◆ Problem statement ◆
Only lines containing "pixels" are wanted from the data below. Copy those lines.

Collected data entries
^^^^^^^^

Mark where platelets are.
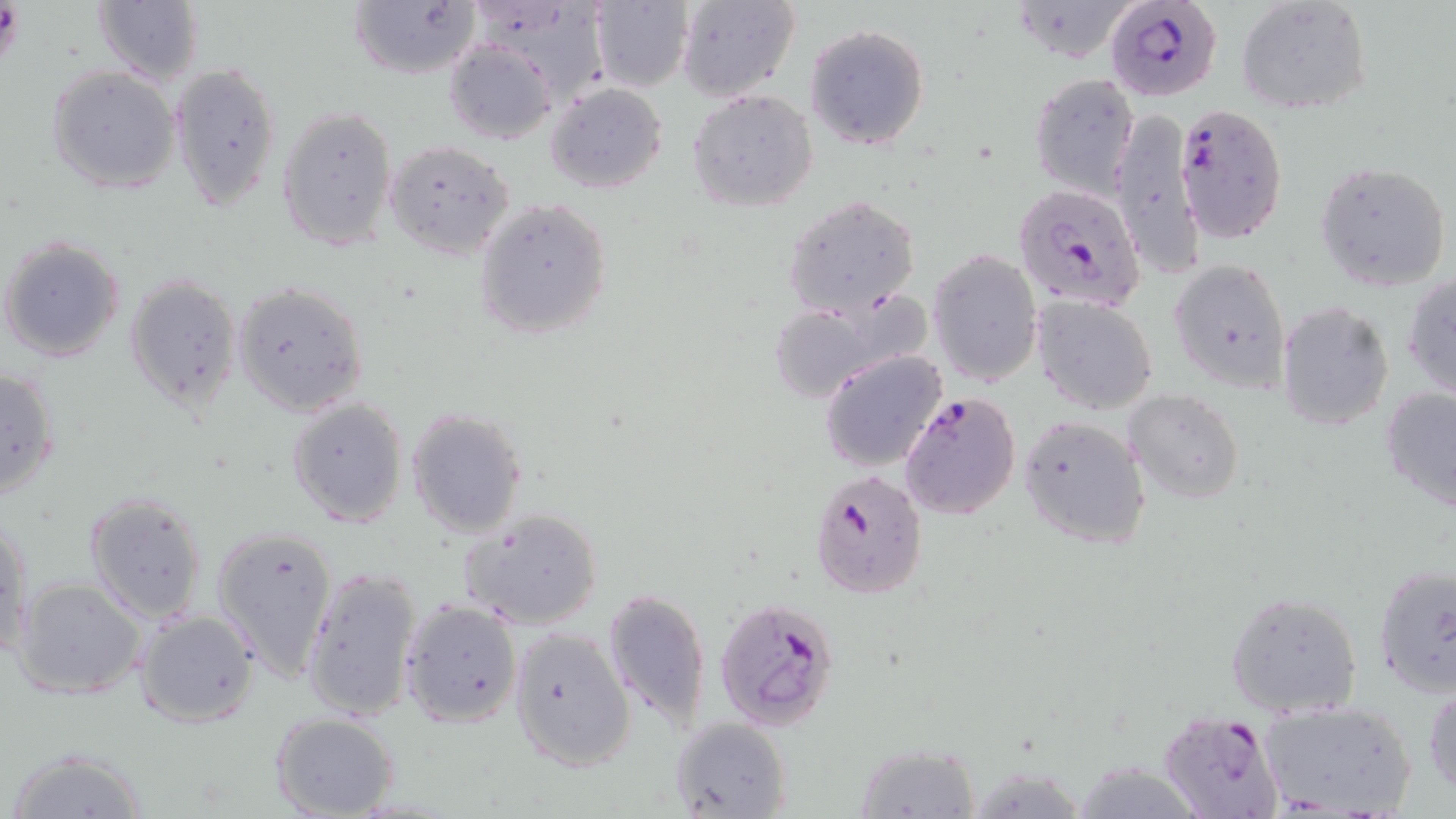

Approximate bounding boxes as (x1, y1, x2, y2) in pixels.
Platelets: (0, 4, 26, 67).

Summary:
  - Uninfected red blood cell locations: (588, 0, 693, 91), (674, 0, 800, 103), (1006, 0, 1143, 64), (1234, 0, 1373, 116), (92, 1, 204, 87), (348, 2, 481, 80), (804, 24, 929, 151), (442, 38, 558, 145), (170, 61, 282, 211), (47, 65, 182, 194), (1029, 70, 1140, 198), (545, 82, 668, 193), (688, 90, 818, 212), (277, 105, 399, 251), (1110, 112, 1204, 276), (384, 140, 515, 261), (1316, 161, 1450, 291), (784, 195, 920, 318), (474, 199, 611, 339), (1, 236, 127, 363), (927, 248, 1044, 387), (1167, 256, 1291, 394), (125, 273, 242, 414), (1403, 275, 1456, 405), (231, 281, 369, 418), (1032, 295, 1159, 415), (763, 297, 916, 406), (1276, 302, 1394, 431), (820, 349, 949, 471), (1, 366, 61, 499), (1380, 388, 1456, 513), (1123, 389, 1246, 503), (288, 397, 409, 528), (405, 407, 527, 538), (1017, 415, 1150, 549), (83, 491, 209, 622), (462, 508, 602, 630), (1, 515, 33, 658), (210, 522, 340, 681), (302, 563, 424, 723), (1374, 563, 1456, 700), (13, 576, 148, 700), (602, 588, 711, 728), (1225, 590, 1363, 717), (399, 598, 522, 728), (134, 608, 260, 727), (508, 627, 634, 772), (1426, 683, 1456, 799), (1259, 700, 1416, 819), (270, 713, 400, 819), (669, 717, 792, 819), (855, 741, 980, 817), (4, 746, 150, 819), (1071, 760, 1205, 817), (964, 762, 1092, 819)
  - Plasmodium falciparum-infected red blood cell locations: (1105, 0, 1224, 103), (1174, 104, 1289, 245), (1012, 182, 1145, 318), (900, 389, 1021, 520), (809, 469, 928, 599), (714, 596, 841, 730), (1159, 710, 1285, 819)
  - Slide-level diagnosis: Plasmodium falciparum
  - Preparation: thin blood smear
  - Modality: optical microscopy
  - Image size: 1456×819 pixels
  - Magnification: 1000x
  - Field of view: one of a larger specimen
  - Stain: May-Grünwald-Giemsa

^^^^^^^^

◆ Result below ◆
Approximate bounding boxes as (x1, y1, x2, y2) in pixels.
  - Image size: 1456×819 pixels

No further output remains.